> _Data_
**********

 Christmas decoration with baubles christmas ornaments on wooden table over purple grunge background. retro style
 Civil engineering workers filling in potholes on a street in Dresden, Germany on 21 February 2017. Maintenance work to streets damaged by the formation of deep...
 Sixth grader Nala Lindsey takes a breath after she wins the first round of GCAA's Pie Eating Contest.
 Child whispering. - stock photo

**********

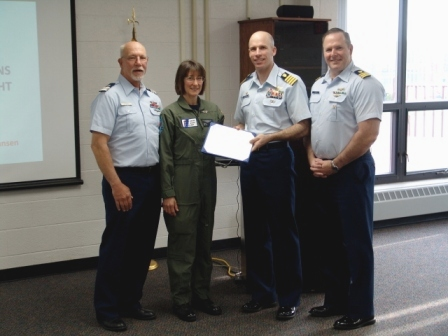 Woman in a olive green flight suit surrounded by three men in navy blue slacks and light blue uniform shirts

**********

> _Work to be completed_
Print the lines above from the one with "Christmas decoration with" through the one with "Child whispering. - stock photo", both included, exactly as written and nothing more.

> _Solution to this task_
 Christmas decoration with baubles christmas ornaments on wooden table over purple grunge background. retro style
 Civil engineering workers filling in potholes on a street in Dresden, Germany on 21 February 2017. Maintenance work to streets damaged by the formation of deep...
 Sixth grader Nala Lindsey takes a breath after she wins the first round of GCAA's Pie Eating Contest.
 Child whispering. - stock photo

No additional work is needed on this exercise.